(Mostly) No one was surprised when I told them I was queer, and I’m not sure what to make of that.
By Sarah Grace
I didn’t grow up in a naked house. Well, I didn’t grow up in a house where I could be naked. My mom would flaunt around like, “Hehe! I’m the only one who can get away with being neh-ked in the house! Hehe!” Her trendsetting did not catch on. Even now, my body is an illusion. I am a spiral of doughy, coiled flesh, both capable and unable of grace and deceit within my being or outside the framework of myself.
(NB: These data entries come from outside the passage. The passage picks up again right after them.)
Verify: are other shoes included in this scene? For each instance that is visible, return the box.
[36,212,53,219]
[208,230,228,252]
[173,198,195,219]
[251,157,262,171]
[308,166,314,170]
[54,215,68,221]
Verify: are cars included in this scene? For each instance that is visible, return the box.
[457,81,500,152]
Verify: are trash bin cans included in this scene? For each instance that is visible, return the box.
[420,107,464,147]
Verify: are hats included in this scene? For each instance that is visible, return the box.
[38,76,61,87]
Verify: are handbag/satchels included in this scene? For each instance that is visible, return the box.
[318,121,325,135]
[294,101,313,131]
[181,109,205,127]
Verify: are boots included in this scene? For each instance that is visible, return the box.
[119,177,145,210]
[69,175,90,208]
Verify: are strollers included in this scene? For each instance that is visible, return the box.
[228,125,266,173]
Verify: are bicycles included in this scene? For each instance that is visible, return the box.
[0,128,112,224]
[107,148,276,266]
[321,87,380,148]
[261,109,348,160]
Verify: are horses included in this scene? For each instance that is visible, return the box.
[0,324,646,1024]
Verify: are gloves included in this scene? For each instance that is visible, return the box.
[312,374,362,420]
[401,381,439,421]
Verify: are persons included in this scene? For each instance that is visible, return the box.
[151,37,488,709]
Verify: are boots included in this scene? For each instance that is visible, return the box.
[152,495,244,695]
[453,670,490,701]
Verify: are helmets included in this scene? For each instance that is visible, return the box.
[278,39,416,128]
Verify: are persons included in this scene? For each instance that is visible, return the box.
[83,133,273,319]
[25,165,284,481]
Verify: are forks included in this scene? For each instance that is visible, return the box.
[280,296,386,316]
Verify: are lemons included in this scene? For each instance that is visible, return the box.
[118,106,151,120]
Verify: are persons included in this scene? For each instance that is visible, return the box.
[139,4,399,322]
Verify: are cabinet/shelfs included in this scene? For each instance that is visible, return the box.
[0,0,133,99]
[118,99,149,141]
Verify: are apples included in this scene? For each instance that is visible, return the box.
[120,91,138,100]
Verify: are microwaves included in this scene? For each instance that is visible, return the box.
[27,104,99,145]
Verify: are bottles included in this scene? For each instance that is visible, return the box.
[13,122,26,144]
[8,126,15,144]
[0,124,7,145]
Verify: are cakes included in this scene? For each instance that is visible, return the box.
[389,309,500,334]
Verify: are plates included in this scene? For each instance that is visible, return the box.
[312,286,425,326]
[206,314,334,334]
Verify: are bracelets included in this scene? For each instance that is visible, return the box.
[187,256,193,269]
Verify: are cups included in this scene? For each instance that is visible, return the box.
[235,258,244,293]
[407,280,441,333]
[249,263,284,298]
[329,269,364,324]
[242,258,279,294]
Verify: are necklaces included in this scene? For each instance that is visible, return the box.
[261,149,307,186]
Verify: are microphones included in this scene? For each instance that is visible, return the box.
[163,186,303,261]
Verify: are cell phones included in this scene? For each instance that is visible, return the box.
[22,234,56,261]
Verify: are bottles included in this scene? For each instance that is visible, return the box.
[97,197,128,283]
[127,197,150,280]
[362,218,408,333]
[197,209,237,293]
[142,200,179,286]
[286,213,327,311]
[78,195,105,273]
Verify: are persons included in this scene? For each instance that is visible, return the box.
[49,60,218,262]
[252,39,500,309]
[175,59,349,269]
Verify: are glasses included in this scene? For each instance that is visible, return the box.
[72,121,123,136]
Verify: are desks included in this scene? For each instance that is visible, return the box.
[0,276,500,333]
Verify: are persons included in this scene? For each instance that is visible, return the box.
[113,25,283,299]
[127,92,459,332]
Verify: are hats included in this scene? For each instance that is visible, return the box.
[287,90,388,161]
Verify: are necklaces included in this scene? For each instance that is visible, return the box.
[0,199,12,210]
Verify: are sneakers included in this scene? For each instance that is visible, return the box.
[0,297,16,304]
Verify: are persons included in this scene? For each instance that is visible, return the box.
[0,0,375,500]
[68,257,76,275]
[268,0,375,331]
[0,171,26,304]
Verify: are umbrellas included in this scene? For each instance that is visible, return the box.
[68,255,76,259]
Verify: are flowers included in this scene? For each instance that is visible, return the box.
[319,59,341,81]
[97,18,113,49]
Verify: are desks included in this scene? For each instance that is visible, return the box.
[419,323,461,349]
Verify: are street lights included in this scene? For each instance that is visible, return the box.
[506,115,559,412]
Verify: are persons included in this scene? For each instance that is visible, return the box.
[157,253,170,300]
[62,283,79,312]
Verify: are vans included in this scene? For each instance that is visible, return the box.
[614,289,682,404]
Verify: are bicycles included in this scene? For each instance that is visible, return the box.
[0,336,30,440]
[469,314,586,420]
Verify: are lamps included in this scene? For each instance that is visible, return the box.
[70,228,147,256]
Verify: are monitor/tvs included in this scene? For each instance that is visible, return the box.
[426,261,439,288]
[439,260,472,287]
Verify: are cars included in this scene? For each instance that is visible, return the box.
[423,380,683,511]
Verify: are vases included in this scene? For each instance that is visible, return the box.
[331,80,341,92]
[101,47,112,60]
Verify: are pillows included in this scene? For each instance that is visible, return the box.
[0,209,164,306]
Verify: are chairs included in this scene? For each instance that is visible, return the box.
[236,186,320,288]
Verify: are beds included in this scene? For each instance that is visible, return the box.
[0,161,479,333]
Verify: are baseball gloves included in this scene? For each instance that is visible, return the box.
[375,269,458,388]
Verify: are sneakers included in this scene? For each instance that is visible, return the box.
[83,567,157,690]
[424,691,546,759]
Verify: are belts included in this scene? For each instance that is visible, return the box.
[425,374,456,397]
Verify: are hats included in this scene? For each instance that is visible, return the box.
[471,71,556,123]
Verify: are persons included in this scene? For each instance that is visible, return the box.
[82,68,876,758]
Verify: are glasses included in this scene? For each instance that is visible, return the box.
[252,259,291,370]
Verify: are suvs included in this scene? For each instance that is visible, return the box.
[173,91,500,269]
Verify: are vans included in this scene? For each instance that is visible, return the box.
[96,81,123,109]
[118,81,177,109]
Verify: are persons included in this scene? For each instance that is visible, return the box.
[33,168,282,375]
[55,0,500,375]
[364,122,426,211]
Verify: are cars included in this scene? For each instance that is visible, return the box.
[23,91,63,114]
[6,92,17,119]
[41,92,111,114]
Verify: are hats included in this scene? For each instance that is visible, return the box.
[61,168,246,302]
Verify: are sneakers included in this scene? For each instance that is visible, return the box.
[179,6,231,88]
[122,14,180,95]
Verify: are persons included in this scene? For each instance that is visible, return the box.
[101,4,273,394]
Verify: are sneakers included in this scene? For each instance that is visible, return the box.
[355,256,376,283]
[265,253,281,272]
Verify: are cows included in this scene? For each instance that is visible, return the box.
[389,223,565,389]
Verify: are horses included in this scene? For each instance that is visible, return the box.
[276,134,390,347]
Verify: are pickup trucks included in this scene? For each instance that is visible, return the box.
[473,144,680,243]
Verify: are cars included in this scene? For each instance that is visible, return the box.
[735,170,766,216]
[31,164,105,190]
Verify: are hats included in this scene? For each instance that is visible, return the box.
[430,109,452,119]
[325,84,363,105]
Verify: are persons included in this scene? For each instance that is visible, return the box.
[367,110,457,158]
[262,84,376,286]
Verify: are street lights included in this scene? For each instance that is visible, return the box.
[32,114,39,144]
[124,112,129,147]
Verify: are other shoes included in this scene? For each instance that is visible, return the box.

I came of age in a time when bubble gum pop oozed the smell of sex appeal. The inability to disentangle crushes from the foreign feelings made me feel violated, betrayed by my thoughts and my body. Pre then full blown teenhood followed, and so did the intertwining with peers in various states of anxious distance or awkward undress. These were tangled interactions always coupled with sweetness and sour bodies which made getting close to people feel unattainable in so many ways. Passing glances caught in my sight felt leadened, heavy. Growing up, I had friends, but I kept this part of myself guarded. I was too embarrassed to share my thoughts. I felt like everyone could see my naked, frantic fears. I never consented to that vulnerability. I never agreed to be exposed like that. I didn’t grow up in a naked house.
I tell my best friend Lucy almost everything. I say “almost” because I would tell her everything, but time and having jobs and needing to sleep just doesn’t allow for that kind of detail. And as she lovingly puts it, “No one needs to hear about which light sweater you wore yesterday.”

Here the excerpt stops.